**Brano da leggere**:
In caso si intervenga dopo 6-8 ore dalla comparsa dei sintomi, potrebbe essere necessario asportare delle ampie porzioni di intestino, se esse sono andate in necrosi. Questa evenienza complica il decorso post-operatorio del paziente e allunga i tempi di recupero.
In particolare, in presenza di un’ischemia mesenterica occlusiva, è necessario capire se l’addome risulta appena dolorante o già soggetto a una spiccata dolorabilità. Ciò consente di decidere come procedere. Nel primo caso un’angiografia può evidenziare (attraverso l’uso di cateteri, sonde e mezzi di contrasto) l’area soggetta a ostruzione del flusso sanguigno. Una volta accertata la gravità della situazione, si può procedere con la somministrazione di anticoagulanti o trombolitici o, eventualmente, si può optare per l’intervento chirurgico.
Se l’addome è particolarmente dolorante è necessario sottoporre il paziente a un immediato intervento chirurgico per rimuovere l’ostruzione nel più breve tempo possibile, asportando il tratto di intestino danneggiato o, eventualmente, posizionando un bypass.
Se l’ischemia non è di natura occlusiva, la terapia è mirata a eliminare la causa che l’ha determinata, ad esempio lo scompenso cardiaco o la diminuita pressione arteriosa. Generalmente le problematiche che coinvolgono l’intestino tenue sono più severe di quelle che riguardano il colon, il quale possiede una vascolarizzazione ridondante e in grado di sopperire a quella del vaso soggetto a occlusione.
Per la colite ischemica, invece, generalmente si propende per un approccio conservativo, che consiste nella somministrazione di antibiotici e liquidi per via endovenosa, tenendo il paziente a digiuno. Solo di rado si rende necessario l’intervento chirurgico.

**Dati in esame**:
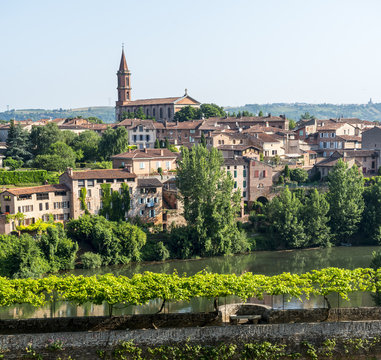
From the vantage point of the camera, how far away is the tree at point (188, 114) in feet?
321

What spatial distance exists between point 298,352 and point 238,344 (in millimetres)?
2017

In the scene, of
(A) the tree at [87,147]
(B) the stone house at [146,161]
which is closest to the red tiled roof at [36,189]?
(B) the stone house at [146,161]

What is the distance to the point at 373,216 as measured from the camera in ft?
179

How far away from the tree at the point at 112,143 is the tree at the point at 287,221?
65.7 ft

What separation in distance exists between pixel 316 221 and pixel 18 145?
3238cm

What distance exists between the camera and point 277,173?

**Istruzioni**:
A: Riporta fedelmente il tratto del brano sull'ischemia intestinale che va da "In particolare, in" fino a "posizionando un bypass.".
B: Secondo il brano sull'ischemia intestinale, in che cosa consiste l'approccio conservativo per la colite ischemica?

**Soluzioni**:
A:
In particolare, in presenza di un’ischemia mesenterica occlusiva, è necessario capire se l’addome risulta appena dolorante o già soggetto a una spiccata dolorabilità. Ciò consente di decidere come procedere. Nel primo caso un’angiografia può evidenziare (attraverso l’uso di cateteri, sonde e mezzi di contrasto) l’area soggetta a ostruzione del flusso sanguigno. Una volta accertata la gravità della situazione, si può procedere con la somministrazione di anticoagulanti o trombolitici o, eventualmente, si può optare per l’intervento chirurgico.
Se l’addome è particolarmente dolorante è necessario sottoporre il paziente a un immediato intervento chirurgico per rimuovere l’ostruzione nel più breve tempo possibile, asportando il tratto di intestino danneggiato o, eventualmente, posizionando un bypass.

B: Nella somministrazione di antibiotici e liquidi per via endovenosa, tenendo il paziente a digiuno.